"Hombre, ¿eres capaz de ser justo? Una mujer te hace esta pregunta, al menos no le quitarás ese derecho. Dime, ¿quién te ha dado el soberano poder de oprimir a mi sexo?". Declaración de los Derechos de la Mujer y la Ciudadana, 1791.
Por: Licda. Yesenia Marchena
Dirigente Sindical y Política
Nació el 7 de mayo de 1748 en Montauban, Francia. Sus padres, de origen burgués, la bautizaron Marie Gouze y en 1465, arreglaron su matrimonio con un hombre mucho mayor —costumbre de la época— cuando apenas tenia 17 años, habiendo quedado viuda y con un hijo a los 19. Nunca más volvió a casarse porque la experiencia del matrimonio, al que calificó como "tumba de la confianza y del amor", no sólo representó para ella desamor sino el deseo de determinación e independencia femenina, jamás pensado entonces.
Su origen acomodado le posibilitó estudiar y darle buenos estudios a Pierre Aubry, su hijo, con quien se mudó a París en 1770. Allí frecuentó salones literarios y conoció a la élite intelectual del Siglo de Oro francés. Cuatro años más tarde arrancó su carrera literaria apadrinada por el poeta Jean Jacques Lefran de Pompignan, de quien se sospechaba que sería hija biológica. Por esos años comenzó a firmar sus textos con distintos seudónimos hasta que, más tarde, adoptó el que la hizo trascender hasta el presente, Olympe de Gouges.

---*---

• _Consigna_
Transcribe literalmente el texto sobre Olympe de Gouges desde "Su origen acomodado" hasta "Olympe de Gouges.".

(Entradas de datos guardadas)
---*---

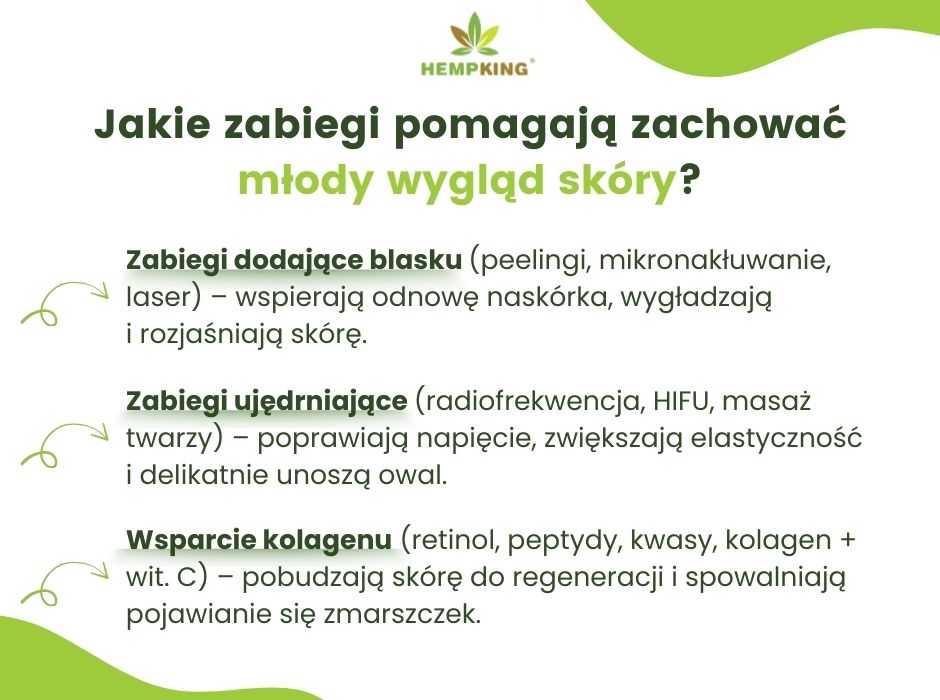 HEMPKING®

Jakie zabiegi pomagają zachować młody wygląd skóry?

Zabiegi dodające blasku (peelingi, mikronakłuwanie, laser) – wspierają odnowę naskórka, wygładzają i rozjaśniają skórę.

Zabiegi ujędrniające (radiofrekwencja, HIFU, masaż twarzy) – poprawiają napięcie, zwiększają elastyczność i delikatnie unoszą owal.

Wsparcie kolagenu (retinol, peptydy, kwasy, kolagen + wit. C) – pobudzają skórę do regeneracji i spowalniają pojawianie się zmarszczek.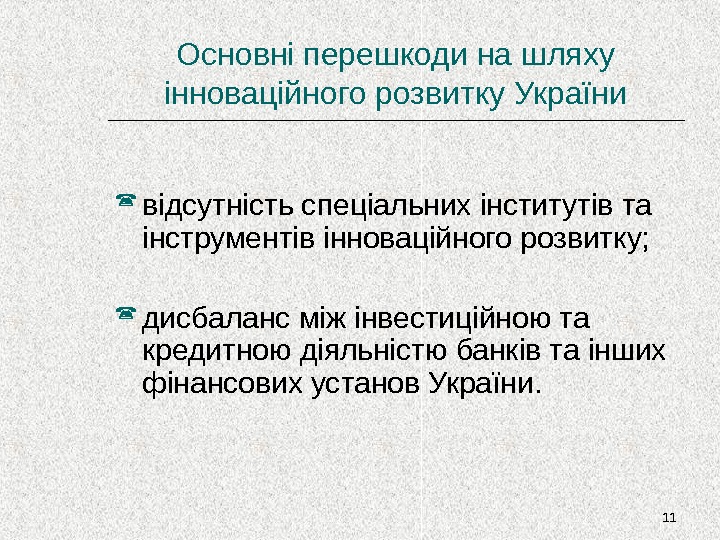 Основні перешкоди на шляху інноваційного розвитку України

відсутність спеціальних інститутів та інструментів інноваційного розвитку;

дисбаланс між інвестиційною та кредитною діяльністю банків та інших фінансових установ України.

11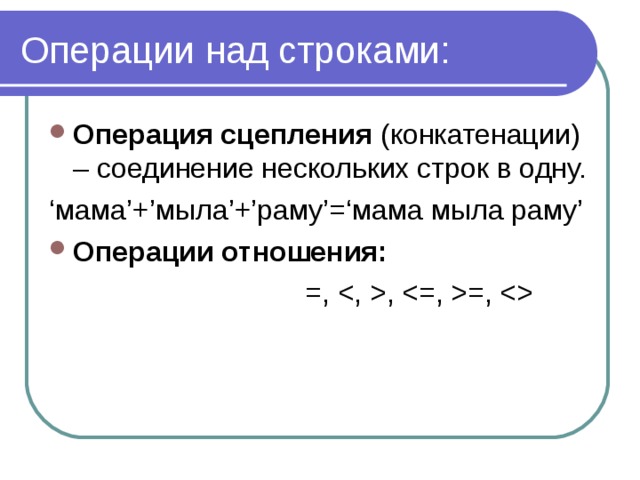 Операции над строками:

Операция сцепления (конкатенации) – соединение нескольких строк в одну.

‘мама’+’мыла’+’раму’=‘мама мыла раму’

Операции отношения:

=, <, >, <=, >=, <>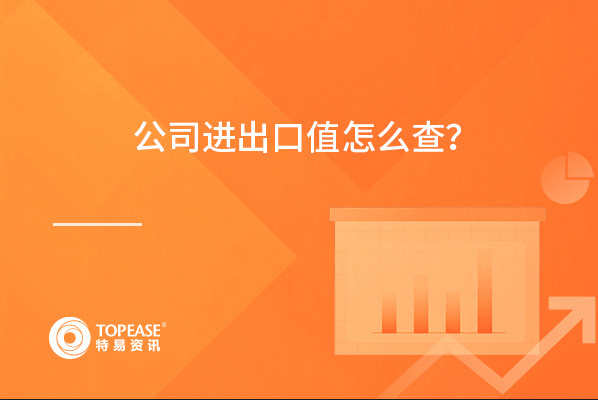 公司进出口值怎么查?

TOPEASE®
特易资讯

---*---

• _Respuesta_
Su origen acomodado le posibilitó estudiar y darle buenos estudios a Pierre Aubry, su hijo, con quien se mudó a París en 1770. Allí frecuentó salones literarios y conoció a la élite intelectual del Siglo de Oro francés. Cuatro años más tarde arrancó su carrera literaria apadrinada por el poeta Jean Jacques Lefran de Pompignan, de quien se sospechaba que sería hija biológica. Por esos años comenzó a firmar sus textos con distintos seudónimos hasta que, más tarde, adoptó el que la hizo trascender hasta el presente, Olympe de Gouges.